Command_line sensor and the (double) quote issue

Easy question: how to use this command

cat /config/.storage/core.device_registry | grep -c '"config_entries": '

(which is working perfectly on the command line) into a proper command for a command_line sensor?

I tried every possible constellation but HA refuses to create the sensor (config check fails). I’m pretty sure I ran into the famous quote/double quote issue with command_line sensors. What’s the allround solution to that problem?

The latest definition

command: 'cat /config/.storage/core.device_registry | grep -c '"config_entries": ''

gives

Error loading /config/configuration.yaml: while parsing a block mapping
  in "/config/integrations/system_statistics.yaml", line 803, column 5
expected <block end>, but found '<scalar>'
  in "/config/integrations/system_statistics.yaml", line 809, column 68

(where 68 is the first appearing ")

:x: escaping the "s does not work
:x:using double quotes instead of single ones on the outside did not work

Freaking me out.

How were you escaping the quotes?

In yaml a single quote is escaped with another single quote, not a backslash.
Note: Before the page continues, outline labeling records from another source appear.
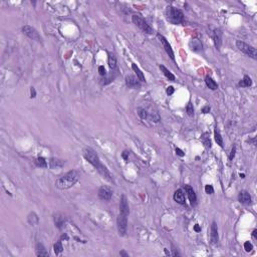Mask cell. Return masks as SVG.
Listing matches in <instances>:
<instances>
[{
  "label": "cell",
  "instance_id": "6da1fadb",
  "mask_svg": "<svg viewBox=\"0 0 257 257\" xmlns=\"http://www.w3.org/2000/svg\"><path fill=\"white\" fill-rule=\"evenodd\" d=\"M83 157L88 163H91L92 166L99 171V173L103 177V178H106L107 181H110V182H114V178H112L111 172L102 164L98 154H96L92 149H91V148L86 149V150L83 151Z\"/></svg>",
  "mask_w": 257,
  "mask_h": 257
},
{
  "label": "cell",
  "instance_id": "7a4b0ae2",
  "mask_svg": "<svg viewBox=\"0 0 257 257\" xmlns=\"http://www.w3.org/2000/svg\"><path fill=\"white\" fill-rule=\"evenodd\" d=\"M79 175L75 170H71L65 173L60 178H58L55 182V186L60 190H66L71 188L78 181Z\"/></svg>",
  "mask_w": 257,
  "mask_h": 257
},
{
  "label": "cell",
  "instance_id": "3957f363",
  "mask_svg": "<svg viewBox=\"0 0 257 257\" xmlns=\"http://www.w3.org/2000/svg\"><path fill=\"white\" fill-rule=\"evenodd\" d=\"M166 18L172 24H180L184 20V14L178 8L174 6H168L166 9Z\"/></svg>",
  "mask_w": 257,
  "mask_h": 257
},
{
  "label": "cell",
  "instance_id": "277c9868",
  "mask_svg": "<svg viewBox=\"0 0 257 257\" xmlns=\"http://www.w3.org/2000/svg\"><path fill=\"white\" fill-rule=\"evenodd\" d=\"M132 20H133V22H134V24L136 26H138L141 30H142L143 32H145V33H147V34H152L153 32H154V30H153V28L149 25L148 22L145 20L142 16H141L140 14H135V15H133L132 16Z\"/></svg>",
  "mask_w": 257,
  "mask_h": 257
},
{
  "label": "cell",
  "instance_id": "5b68a950",
  "mask_svg": "<svg viewBox=\"0 0 257 257\" xmlns=\"http://www.w3.org/2000/svg\"><path fill=\"white\" fill-rule=\"evenodd\" d=\"M236 46L237 48L241 51L243 52L244 54H246L249 57H251L253 59H256L257 58V51H256V48L253 47L251 45H249V44L245 43L243 41H241V40H237L236 41Z\"/></svg>",
  "mask_w": 257,
  "mask_h": 257
},
{
  "label": "cell",
  "instance_id": "8992f818",
  "mask_svg": "<svg viewBox=\"0 0 257 257\" xmlns=\"http://www.w3.org/2000/svg\"><path fill=\"white\" fill-rule=\"evenodd\" d=\"M22 32L30 39L35 40V41H38V42H41V40H42L41 36H40L38 31L36 30L34 27H32L30 25H24L22 27Z\"/></svg>",
  "mask_w": 257,
  "mask_h": 257
},
{
  "label": "cell",
  "instance_id": "52a82bcc",
  "mask_svg": "<svg viewBox=\"0 0 257 257\" xmlns=\"http://www.w3.org/2000/svg\"><path fill=\"white\" fill-rule=\"evenodd\" d=\"M116 225H118V231L120 236H124L128 230V216L120 214L116 219Z\"/></svg>",
  "mask_w": 257,
  "mask_h": 257
},
{
  "label": "cell",
  "instance_id": "ba28073f",
  "mask_svg": "<svg viewBox=\"0 0 257 257\" xmlns=\"http://www.w3.org/2000/svg\"><path fill=\"white\" fill-rule=\"evenodd\" d=\"M112 190L107 186H102L99 189V192H98V195H99V198L103 201H110L112 197Z\"/></svg>",
  "mask_w": 257,
  "mask_h": 257
},
{
  "label": "cell",
  "instance_id": "9c48e42d",
  "mask_svg": "<svg viewBox=\"0 0 257 257\" xmlns=\"http://www.w3.org/2000/svg\"><path fill=\"white\" fill-rule=\"evenodd\" d=\"M157 36H158V38L160 39V41H161V43H162V45H163V47L165 48V50H166V52L168 53V55L170 56L172 60H175L174 51H173L172 47H171V44L169 43V41L167 40V38L165 37V36H163L162 34H158Z\"/></svg>",
  "mask_w": 257,
  "mask_h": 257
},
{
  "label": "cell",
  "instance_id": "30bf717a",
  "mask_svg": "<svg viewBox=\"0 0 257 257\" xmlns=\"http://www.w3.org/2000/svg\"><path fill=\"white\" fill-rule=\"evenodd\" d=\"M120 214L127 215L128 216L130 214V207H128V199L126 195H122L120 200Z\"/></svg>",
  "mask_w": 257,
  "mask_h": 257
},
{
  "label": "cell",
  "instance_id": "8fae6325",
  "mask_svg": "<svg viewBox=\"0 0 257 257\" xmlns=\"http://www.w3.org/2000/svg\"><path fill=\"white\" fill-rule=\"evenodd\" d=\"M185 191H186L187 195L189 197V200H190L191 205L192 206H195L196 203H197V196H196V193L194 191V189H193L190 185H185Z\"/></svg>",
  "mask_w": 257,
  "mask_h": 257
},
{
  "label": "cell",
  "instance_id": "7c38bea8",
  "mask_svg": "<svg viewBox=\"0 0 257 257\" xmlns=\"http://www.w3.org/2000/svg\"><path fill=\"white\" fill-rule=\"evenodd\" d=\"M218 227H217L216 222H213L211 224V231H210V240L212 244H217L218 243Z\"/></svg>",
  "mask_w": 257,
  "mask_h": 257
},
{
  "label": "cell",
  "instance_id": "4fadbf2b",
  "mask_svg": "<svg viewBox=\"0 0 257 257\" xmlns=\"http://www.w3.org/2000/svg\"><path fill=\"white\" fill-rule=\"evenodd\" d=\"M213 39H214V43L216 46L217 50H220V47L222 45V31H221L219 28L214 30V33H213Z\"/></svg>",
  "mask_w": 257,
  "mask_h": 257
},
{
  "label": "cell",
  "instance_id": "5bb4252c",
  "mask_svg": "<svg viewBox=\"0 0 257 257\" xmlns=\"http://www.w3.org/2000/svg\"><path fill=\"white\" fill-rule=\"evenodd\" d=\"M126 84L130 88H136L140 86L139 79L135 75H132V74H128L126 76Z\"/></svg>",
  "mask_w": 257,
  "mask_h": 257
},
{
  "label": "cell",
  "instance_id": "9a60e30c",
  "mask_svg": "<svg viewBox=\"0 0 257 257\" xmlns=\"http://www.w3.org/2000/svg\"><path fill=\"white\" fill-rule=\"evenodd\" d=\"M238 201L244 205L251 204V195L247 191H241L238 195Z\"/></svg>",
  "mask_w": 257,
  "mask_h": 257
},
{
  "label": "cell",
  "instance_id": "2e32d148",
  "mask_svg": "<svg viewBox=\"0 0 257 257\" xmlns=\"http://www.w3.org/2000/svg\"><path fill=\"white\" fill-rule=\"evenodd\" d=\"M174 200L177 203H179L181 205L185 204V202H186V198H185V193L182 189H178V190L174 193Z\"/></svg>",
  "mask_w": 257,
  "mask_h": 257
},
{
  "label": "cell",
  "instance_id": "e0dca14e",
  "mask_svg": "<svg viewBox=\"0 0 257 257\" xmlns=\"http://www.w3.org/2000/svg\"><path fill=\"white\" fill-rule=\"evenodd\" d=\"M35 253H36V255L39 257H46L49 255V253L47 252L45 247L43 246V244L39 243V242L36 243V245H35Z\"/></svg>",
  "mask_w": 257,
  "mask_h": 257
},
{
  "label": "cell",
  "instance_id": "ac0fdd59",
  "mask_svg": "<svg viewBox=\"0 0 257 257\" xmlns=\"http://www.w3.org/2000/svg\"><path fill=\"white\" fill-rule=\"evenodd\" d=\"M132 68H133V70H134L135 72H136V74H137V78L139 79V82H144L145 80V75H144V74L142 72V70H140V68L138 67V65H137L136 63H133L132 64Z\"/></svg>",
  "mask_w": 257,
  "mask_h": 257
},
{
  "label": "cell",
  "instance_id": "d6986e66",
  "mask_svg": "<svg viewBox=\"0 0 257 257\" xmlns=\"http://www.w3.org/2000/svg\"><path fill=\"white\" fill-rule=\"evenodd\" d=\"M160 70H162V72L164 74V75L166 76V78L169 79V80H171V82H174V80L176 79V78H175V75L172 74V72L168 70L167 67H165L163 64H160Z\"/></svg>",
  "mask_w": 257,
  "mask_h": 257
},
{
  "label": "cell",
  "instance_id": "ffe728a7",
  "mask_svg": "<svg viewBox=\"0 0 257 257\" xmlns=\"http://www.w3.org/2000/svg\"><path fill=\"white\" fill-rule=\"evenodd\" d=\"M205 83H206V86L212 91H215L218 88V84H217V82L212 78H210V76H207V78H205Z\"/></svg>",
  "mask_w": 257,
  "mask_h": 257
},
{
  "label": "cell",
  "instance_id": "44dd1931",
  "mask_svg": "<svg viewBox=\"0 0 257 257\" xmlns=\"http://www.w3.org/2000/svg\"><path fill=\"white\" fill-rule=\"evenodd\" d=\"M64 165V162L62 160H59V159H54L52 158L49 160V167L51 169H54V168H61Z\"/></svg>",
  "mask_w": 257,
  "mask_h": 257
},
{
  "label": "cell",
  "instance_id": "7402d4cb",
  "mask_svg": "<svg viewBox=\"0 0 257 257\" xmlns=\"http://www.w3.org/2000/svg\"><path fill=\"white\" fill-rule=\"evenodd\" d=\"M64 222H65V218H64L62 215L56 214L54 216V223H55V226L57 228H59V229L61 228L64 225Z\"/></svg>",
  "mask_w": 257,
  "mask_h": 257
},
{
  "label": "cell",
  "instance_id": "603a6c76",
  "mask_svg": "<svg viewBox=\"0 0 257 257\" xmlns=\"http://www.w3.org/2000/svg\"><path fill=\"white\" fill-rule=\"evenodd\" d=\"M27 220H28V223L32 226H35V225H37L39 222V219H38V216L35 214L34 212H31L29 215L27 217Z\"/></svg>",
  "mask_w": 257,
  "mask_h": 257
},
{
  "label": "cell",
  "instance_id": "cb8c5ba5",
  "mask_svg": "<svg viewBox=\"0 0 257 257\" xmlns=\"http://www.w3.org/2000/svg\"><path fill=\"white\" fill-rule=\"evenodd\" d=\"M190 47L192 50L198 51L200 49H202V43H201V41L198 39H192L190 42Z\"/></svg>",
  "mask_w": 257,
  "mask_h": 257
},
{
  "label": "cell",
  "instance_id": "d4e9b609",
  "mask_svg": "<svg viewBox=\"0 0 257 257\" xmlns=\"http://www.w3.org/2000/svg\"><path fill=\"white\" fill-rule=\"evenodd\" d=\"M251 84H252L251 78H249L248 75H244L243 79L241 80V82H239L238 86H242V87H249V86H251Z\"/></svg>",
  "mask_w": 257,
  "mask_h": 257
},
{
  "label": "cell",
  "instance_id": "484cf974",
  "mask_svg": "<svg viewBox=\"0 0 257 257\" xmlns=\"http://www.w3.org/2000/svg\"><path fill=\"white\" fill-rule=\"evenodd\" d=\"M108 66L112 70H116V57L112 53H108Z\"/></svg>",
  "mask_w": 257,
  "mask_h": 257
},
{
  "label": "cell",
  "instance_id": "4316f807",
  "mask_svg": "<svg viewBox=\"0 0 257 257\" xmlns=\"http://www.w3.org/2000/svg\"><path fill=\"white\" fill-rule=\"evenodd\" d=\"M214 137H215V141H216L217 145H219L220 147H223V146H224V145H223V139H222V137H221L219 131L217 130V128H215V132H214Z\"/></svg>",
  "mask_w": 257,
  "mask_h": 257
},
{
  "label": "cell",
  "instance_id": "83f0119b",
  "mask_svg": "<svg viewBox=\"0 0 257 257\" xmlns=\"http://www.w3.org/2000/svg\"><path fill=\"white\" fill-rule=\"evenodd\" d=\"M201 140H202V143L205 145V147L206 148H211V141L210 138H209V136L207 133H205V134L202 135L201 137Z\"/></svg>",
  "mask_w": 257,
  "mask_h": 257
},
{
  "label": "cell",
  "instance_id": "f1b7e54d",
  "mask_svg": "<svg viewBox=\"0 0 257 257\" xmlns=\"http://www.w3.org/2000/svg\"><path fill=\"white\" fill-rule=\"evenodd\" d=\"M35 165L37 167H40V168H46L47 167V162H46V160L42 158V157H39V158H37L35 160Z\"/></svg>",
  "mask_w": 257,
  "mask_h": 257
},
{
  "label": "cell",
  "instance_id": "f546056e",
  "mask_svg": "<svg viewBox=\"0 0 257 257\" xmlns=\"http://www.w3.org/2000/svg\"><path fill=\"white\" fill-rule=\"evenodd\" d=\"M53 249H54V253H55L56 255H58L59 253H61L62 250H63L61 241H58V242H56V243L53 245Z\"/></svg>",
  "mask_w": 257,
  "mask_h": 257
},
{
  "label": "cell",
  "instance_id": "4dcf8cb0",
  "mask_svg": "<svg viewBox=\"0 0 257 257\" xmlns=\"http://www.w3.org/2000/svg\"><path fill=\"white\" fill-rule=\"evenodd\" d=\"M138 115H139V116L142 120H146L147 118H148V112H147V111L145 110V108H142V107H139L138 108Z\"/></svg>",
  "mask_w": 257,
  "mask_h": 257
},
{
  "label": "cell",
  "instance_id": "1f68e13d",
  "mask_svg": "<svg viewBox=\"0 0 257 257\" xmlns=\"http://www.w3.org/2000/svg\"><path fill=\"white\" fill-rule=\"evenodd\" d=\"M186 112H187V114L190 116H194V107H193V104L192 103H189L187 104V107H186Z\"/></svg>",
  "mask_w": 257,
  "mask_h": 257
},
{
  "label": "cell",
  "instance_id": "d6a6232c",
  "mask_svg": "<svg viewBox=\"0 0 257 257\" xmlns=\"http://www.w3.org/2000/svg\"><path fill=\"white\" fill-rule=\"evenodd\" d=\"M205 192L207 193V194H213L214 193V189H213V187L211 186V185H206L205 186Z\"/></svg>",
  "mask_w": 257,
  "mask_h": 257
},
{
  "label": "cell",
  "instance_id": "836d02e7",
  "mask_svg": "<svg viewBox=\"0 0 257 257\" xmlns=\"http://www.w3.org/2000/svg\"><path fill=\"white\" fill-rule=\"evenodd\" d=\"M244 249H245V250H246L247 252L251 251L252 249H253L252 244H251L250 242H249V241H247V242H245V243H244Z\"/></svg>",
  "mask_w": 257,
  "mask_h": 257
},
{
  "label": "cell",
  "instance_id": "e575fe53",
  "mask_svg": "<svg viewBox=\"0 0 257 257\" xmlns=\"http://www.w3.org/2000/svg\"><path fill=\"white\" fill-rule=\"evenodd\" d=\"M99 74L102 75V76H104V75L107 74L106 68H104V66H103V65L99 66Z\"/></svg>",
  "mask_w": 257,
  "mask_h": 257
},
{
  "label": "cell",
  "instance_id": "d590c367",
  "mask_svg": "<svg viewBox=\"0 0 257 257\" xmlns=\"http://www.w3.org/2000/svg\"><path fill=\"white\" fill-rule=\"evenodd\" d=\"M173 92H174V87H173V86H169V87H167V94H168L169 95H173Z\"/></svg>",
  "mask_w": 257,
  "mask_h": 257
},
{
  "label": "cell",
  "instance_id": "8d00e7d4",
  "mask_svg": "<svg viewBox=\"0 0 257 257\" xmlns=\"http://www.w3.org/2000/svg\"><path fill=\"white\" fill-rule=\"evenodd\" d=\"M30 98H32V99H34L35 96H36V92H35V90H34V87H31L30 88Z\"/></svg>",
  "mask_w": 257,
  "mask_h": 257
},
{
  "label": "cell",
  "instance_id": "74e56055",
  "mask_svg": "<svg viewBox=\"0 0 257 257\" xmlns=\"http://www.w3.org/2000/svg\"><path fill=\"white\" fill-rule=\"evenodd\" d=\"M235 152H236V148L234 147L232 149V151H231V154H230V157H229V159L232 160L233 158H234V156H235Z\"/></svg>",
  "mask_w": 257,
  "mask_h": 257
},
{
  "label": "cell",
  "instance_id": "f35d334b",
  "mask_svg": "<svg viewBox=\"0 0 257 257\" xmlns=\"http://www.w3.org/2000/svg\"><path fill=\"white\" fill-rule=\"evenodd\" d=\"M176 153H177V155H179L180 157H183V156L185 155V154H184V152H183L182 150H180L179 148H177V149H176Z\"/></svg>",
  "mask_w": 257,
  "mask_h": 257
},
{
  "label": "cell",
  "instance_id": "ab89813d",
  "mask_svg": "<svg viewBox=\"0 0 257 257\" xmlns=\"http://www.w3.org/2000/svg\"><path fill=\"white\" fill-rule=\"evenodd\" d=\"M209 111H210V107H209L208 106H206L205 107L202 108V112H204V114H207V112H209Z\"/></svg>",
  "mask_w": 257,
  "mask_h": 257
},
{
  "label": "cell",
  "instance_id": "60d3db41",
  "mask_svg": "<svg viewBox=\"0 0 257 257\" xmlns=\"http://www.w3.org/2000/svg\"><path fill=\"white\" fill-rule=\"evenodd\" d=\"M128 153L127 152V151H124V153H123V158L126 160V161H128Z\"/></svg>",
  "mask_w": 257,
  "mask_h": 257
},
{
  "label": "cell",
  "instance_id": "b9f144b4",
  "mask_svg": "<svg viewBox=\"0 0 257 257\" xmlns=\"http://www.w3.org/2000/svg\"><path fill=\"white\" fill-rule=\"evenodd\" d=\"M194 230L196 231V232H199V231H201V228H200V226L198 224H196L195 225V227H194Z\"/></svg>",
  "mask_w": 257,
  "mask_h": 257
},
{
  "label": "cell",
  "instance_id": "7bdbcfd3",
  "mask_svg": "<svg viewBox=\"0 0 257 257\" xmlns=\"http://www.w3.org/2000/svg\"><path fill=\"white\" fill-rule=\"evenodd\" d=\"M120 254L122 255V256H124V257H128V254H127V253L124 252V250H123V251H120Z\"/></svg>",
  "mask_w": 257,
  "mask_h": 257
},
{
  "label": "cell",
  "instance_id": "ee69618b",
  "mask_svg": "<svg viewBox=\"0 0 257 257\" xmlns=\"http://www.w3.org/2000/svg\"><path fill=\"white\" fill-rule=\"evenodd\" d=\"M256 233H257V230H256V229H255V230H254V231H253V232H252V236H253V238H254V239H257V236H256Z\"/></svg>",
  "mask_w": 257,
  "mask_h": 257
},
{
  "label": "cell",
  "instance_id": "f6af8a7d",
  "mask_svg": "<svg viewBox=\"0 0 257 257\" xmlns=\"http://www.w3.org/2000/svg\"><path fill=\"white\" fill-rule=\"evenodd\" d=\"M165 253H166V254H167V255H171V253H170V252H169V251L167 250V249H165Z\"/></svg>",
  "mask_w": 257,
  "mask_h": 257
}]
</instances>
command: 'cat /config/.storage/core.device_registry | grep -c ''"config_entries": '''

The other option is to use a multi-line template that does not require quoting:

command: > 
  cat /config/.storage/core.device_registry | grep -c '"config_entries": '
2 Likes

In addition to what tom_l wrote, cating files to grep is just unnecessary overhead. grep can read files directly:

command: >
  grep -c '"config_entries": ' /config/.storage/core.device_registry
2 Likes

Nice. Thanks for that improvement. Does this work for advanced commands too where multiple pipes are used? In other words: dropping the cat is the only iteration I can achieve? Like

cat /config/.storage/core.device_registry | grep 'deleted_devices' -B 100000 | grep -c '"config_entries": '

I can (only) make this out of it:

grep 'deleted_devices' -B 10000 /config/.storage/core.device_registry | grep -c '"config_entries": '

I don’t think so, at least not with grep. I guess you could do it with awk or sed, but I don’t think it’s worth it.